_GIVEN TASK_. Copy out the data from the line containing "Looking at this photo, is" through the line containing "3944 centimetres", with both of those lines included, keeping every character the same.
____________
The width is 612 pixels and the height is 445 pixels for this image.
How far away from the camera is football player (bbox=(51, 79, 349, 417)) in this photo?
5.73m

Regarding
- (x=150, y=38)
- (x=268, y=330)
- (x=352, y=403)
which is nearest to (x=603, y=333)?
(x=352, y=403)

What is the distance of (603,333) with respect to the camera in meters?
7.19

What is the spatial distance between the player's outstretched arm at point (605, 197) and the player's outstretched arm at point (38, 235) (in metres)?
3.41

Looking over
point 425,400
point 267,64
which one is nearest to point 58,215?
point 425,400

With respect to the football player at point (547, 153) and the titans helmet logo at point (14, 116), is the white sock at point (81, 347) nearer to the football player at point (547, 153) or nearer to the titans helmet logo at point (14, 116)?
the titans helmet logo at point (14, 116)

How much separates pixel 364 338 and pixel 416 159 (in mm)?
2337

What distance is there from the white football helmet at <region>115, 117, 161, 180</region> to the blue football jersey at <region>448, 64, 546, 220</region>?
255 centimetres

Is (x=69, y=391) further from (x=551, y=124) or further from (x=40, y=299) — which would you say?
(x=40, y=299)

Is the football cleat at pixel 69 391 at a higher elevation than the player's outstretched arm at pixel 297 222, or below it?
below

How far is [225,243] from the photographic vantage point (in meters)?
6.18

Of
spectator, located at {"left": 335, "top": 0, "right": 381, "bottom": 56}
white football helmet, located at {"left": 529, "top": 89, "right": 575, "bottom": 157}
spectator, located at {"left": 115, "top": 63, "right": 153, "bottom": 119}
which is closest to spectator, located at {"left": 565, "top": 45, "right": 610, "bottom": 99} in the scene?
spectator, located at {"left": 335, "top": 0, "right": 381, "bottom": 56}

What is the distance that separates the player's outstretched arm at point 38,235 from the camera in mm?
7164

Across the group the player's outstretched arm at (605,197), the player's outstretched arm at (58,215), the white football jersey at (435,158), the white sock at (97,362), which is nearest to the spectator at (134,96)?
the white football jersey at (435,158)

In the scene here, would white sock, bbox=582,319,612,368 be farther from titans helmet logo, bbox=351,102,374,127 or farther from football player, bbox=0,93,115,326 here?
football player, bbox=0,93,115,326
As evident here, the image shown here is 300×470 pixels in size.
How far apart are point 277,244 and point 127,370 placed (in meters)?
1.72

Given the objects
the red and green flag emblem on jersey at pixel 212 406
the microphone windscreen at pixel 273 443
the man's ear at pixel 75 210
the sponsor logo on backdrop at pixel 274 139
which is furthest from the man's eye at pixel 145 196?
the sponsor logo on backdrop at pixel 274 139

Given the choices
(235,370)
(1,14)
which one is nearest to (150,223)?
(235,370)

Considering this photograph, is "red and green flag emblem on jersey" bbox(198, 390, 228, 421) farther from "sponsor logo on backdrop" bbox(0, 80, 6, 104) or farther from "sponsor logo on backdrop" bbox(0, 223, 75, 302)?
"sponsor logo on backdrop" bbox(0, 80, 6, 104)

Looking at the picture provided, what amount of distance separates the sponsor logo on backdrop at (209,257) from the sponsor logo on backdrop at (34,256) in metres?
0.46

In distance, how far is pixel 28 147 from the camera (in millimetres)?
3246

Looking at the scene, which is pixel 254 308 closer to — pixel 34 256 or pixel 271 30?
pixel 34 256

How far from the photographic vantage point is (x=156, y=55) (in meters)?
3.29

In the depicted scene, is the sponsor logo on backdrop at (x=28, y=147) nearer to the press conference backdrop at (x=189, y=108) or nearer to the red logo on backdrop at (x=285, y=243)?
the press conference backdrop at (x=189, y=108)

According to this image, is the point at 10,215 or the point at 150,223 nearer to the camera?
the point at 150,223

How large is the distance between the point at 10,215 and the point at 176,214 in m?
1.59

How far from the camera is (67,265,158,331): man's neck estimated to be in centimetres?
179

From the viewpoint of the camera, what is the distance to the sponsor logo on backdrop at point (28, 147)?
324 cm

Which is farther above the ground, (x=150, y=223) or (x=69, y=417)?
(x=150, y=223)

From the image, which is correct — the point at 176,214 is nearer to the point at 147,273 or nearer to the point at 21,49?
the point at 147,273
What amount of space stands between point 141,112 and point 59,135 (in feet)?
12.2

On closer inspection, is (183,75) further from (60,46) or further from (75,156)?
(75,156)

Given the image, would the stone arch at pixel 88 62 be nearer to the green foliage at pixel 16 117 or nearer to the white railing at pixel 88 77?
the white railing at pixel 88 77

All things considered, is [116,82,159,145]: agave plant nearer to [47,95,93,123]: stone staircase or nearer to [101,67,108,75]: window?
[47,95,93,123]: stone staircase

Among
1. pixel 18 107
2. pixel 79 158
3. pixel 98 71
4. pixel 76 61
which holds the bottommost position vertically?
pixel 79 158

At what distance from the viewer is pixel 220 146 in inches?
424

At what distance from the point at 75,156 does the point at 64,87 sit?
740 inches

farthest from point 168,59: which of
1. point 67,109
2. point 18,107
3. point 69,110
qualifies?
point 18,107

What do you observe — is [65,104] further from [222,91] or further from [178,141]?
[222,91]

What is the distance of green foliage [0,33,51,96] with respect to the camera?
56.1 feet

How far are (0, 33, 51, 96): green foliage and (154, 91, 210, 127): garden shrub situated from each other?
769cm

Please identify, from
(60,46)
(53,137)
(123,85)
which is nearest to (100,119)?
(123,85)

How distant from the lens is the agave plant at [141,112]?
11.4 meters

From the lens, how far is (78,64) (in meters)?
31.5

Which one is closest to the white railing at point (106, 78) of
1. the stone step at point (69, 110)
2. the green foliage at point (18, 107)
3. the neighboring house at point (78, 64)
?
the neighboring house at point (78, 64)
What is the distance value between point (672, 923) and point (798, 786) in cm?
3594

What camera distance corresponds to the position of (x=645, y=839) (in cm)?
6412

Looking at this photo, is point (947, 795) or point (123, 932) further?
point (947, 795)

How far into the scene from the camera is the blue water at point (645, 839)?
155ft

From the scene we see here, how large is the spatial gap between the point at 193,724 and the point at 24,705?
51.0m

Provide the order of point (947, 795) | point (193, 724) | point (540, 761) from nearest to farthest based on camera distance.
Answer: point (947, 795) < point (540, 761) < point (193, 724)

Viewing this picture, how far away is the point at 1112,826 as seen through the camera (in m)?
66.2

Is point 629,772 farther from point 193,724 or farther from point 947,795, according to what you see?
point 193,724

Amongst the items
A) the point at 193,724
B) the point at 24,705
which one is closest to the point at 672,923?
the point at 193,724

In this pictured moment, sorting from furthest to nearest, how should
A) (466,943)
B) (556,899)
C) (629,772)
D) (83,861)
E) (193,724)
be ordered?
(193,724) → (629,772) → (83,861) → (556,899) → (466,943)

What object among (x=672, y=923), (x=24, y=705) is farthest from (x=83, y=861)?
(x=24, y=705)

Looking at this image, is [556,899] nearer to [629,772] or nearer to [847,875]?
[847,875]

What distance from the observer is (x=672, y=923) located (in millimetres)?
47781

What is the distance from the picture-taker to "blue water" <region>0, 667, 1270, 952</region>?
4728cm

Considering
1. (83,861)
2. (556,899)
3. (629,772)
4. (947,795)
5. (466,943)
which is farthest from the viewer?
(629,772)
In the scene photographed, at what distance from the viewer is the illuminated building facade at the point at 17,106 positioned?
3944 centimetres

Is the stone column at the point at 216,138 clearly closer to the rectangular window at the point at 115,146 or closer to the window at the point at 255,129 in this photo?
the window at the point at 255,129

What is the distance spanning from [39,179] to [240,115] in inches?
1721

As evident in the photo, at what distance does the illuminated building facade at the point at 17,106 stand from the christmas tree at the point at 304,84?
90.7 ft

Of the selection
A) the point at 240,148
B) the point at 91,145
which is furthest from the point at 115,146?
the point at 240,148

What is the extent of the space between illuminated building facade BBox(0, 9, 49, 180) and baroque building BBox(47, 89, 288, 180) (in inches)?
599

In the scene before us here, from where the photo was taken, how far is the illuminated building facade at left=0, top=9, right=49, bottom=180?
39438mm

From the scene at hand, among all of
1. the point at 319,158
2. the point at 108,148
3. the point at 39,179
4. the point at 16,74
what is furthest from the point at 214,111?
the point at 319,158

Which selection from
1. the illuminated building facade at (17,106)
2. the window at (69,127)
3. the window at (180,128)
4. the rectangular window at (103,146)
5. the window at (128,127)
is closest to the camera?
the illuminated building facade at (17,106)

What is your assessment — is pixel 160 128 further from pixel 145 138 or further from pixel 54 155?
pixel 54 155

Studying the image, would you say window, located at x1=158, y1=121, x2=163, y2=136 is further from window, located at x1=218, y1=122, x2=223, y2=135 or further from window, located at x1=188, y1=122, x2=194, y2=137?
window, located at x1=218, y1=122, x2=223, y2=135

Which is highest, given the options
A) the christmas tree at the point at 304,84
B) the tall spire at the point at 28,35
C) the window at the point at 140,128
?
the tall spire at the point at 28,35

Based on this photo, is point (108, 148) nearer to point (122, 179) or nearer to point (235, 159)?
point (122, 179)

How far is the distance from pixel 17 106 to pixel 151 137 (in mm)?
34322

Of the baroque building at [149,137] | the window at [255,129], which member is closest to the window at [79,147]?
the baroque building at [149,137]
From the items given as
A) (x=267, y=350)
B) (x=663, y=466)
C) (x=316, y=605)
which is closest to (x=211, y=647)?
____________
_FINISHED EXERCISE_.
Looking at this photo, is point (947, 795) or point (123, 932) further?
point (947, 795)

How far into the scene from the camera is the blue water at point (645, 839)?
155ft

From the scene we see here, how large is the spatial gap between the point at 193,724 and the point at 24,705?
51.0m

Provide the order of point (947, 795) | point (193, 724) | point (540, 761) from nearest to farthest based on camera distance.
Answer: point (947, 795) < point (540, 761) < point (193, 724)

Viewing this picture, how far away is the point at 1112,826 as seen through the camera (in m)?
66.2

Is point 629,772 farther from point 193,724 or farther from point 947,795, according to what you see?
point 193,724

Amongst the items
A) the point at 193,724
B) the point at 24,705
which one is closest to the point at 672,923?
the point at 193,724

In this pictured moment, sorting from furthest to nearest, how should
A) (466,943)
B) (556,899)
C) (629,772)
D) (83,861)
E) (193,724)
be ordered?
(193,724) → (629,772) → (83,861) → (556,899) → (466,943)

What object among (x=672, y=923), (x=24, y=705) is farthest from (x=83, y=861)?
(x=24, y=705)

Looking at this image, is [556,899] nearer to [629,772] or nearer to [847,875]?
[847,875]

What distance from the observer is (x=672, y=923) located (in millimetres)?
47781

What is the distance from the picture-taker to "blue water" <region>0, 667, 1270, 952</region>?
4728cm

Considering
1. (83,861)
2. (556,899)
3. (629,772)
4. (947,795)
5. (466,943)
which is farthest from the viewer?
(629,772)
In the scene photographed, at what distance from the viewer is the illuminated building facade at the point at 17,106 positioned?
3944 centimetres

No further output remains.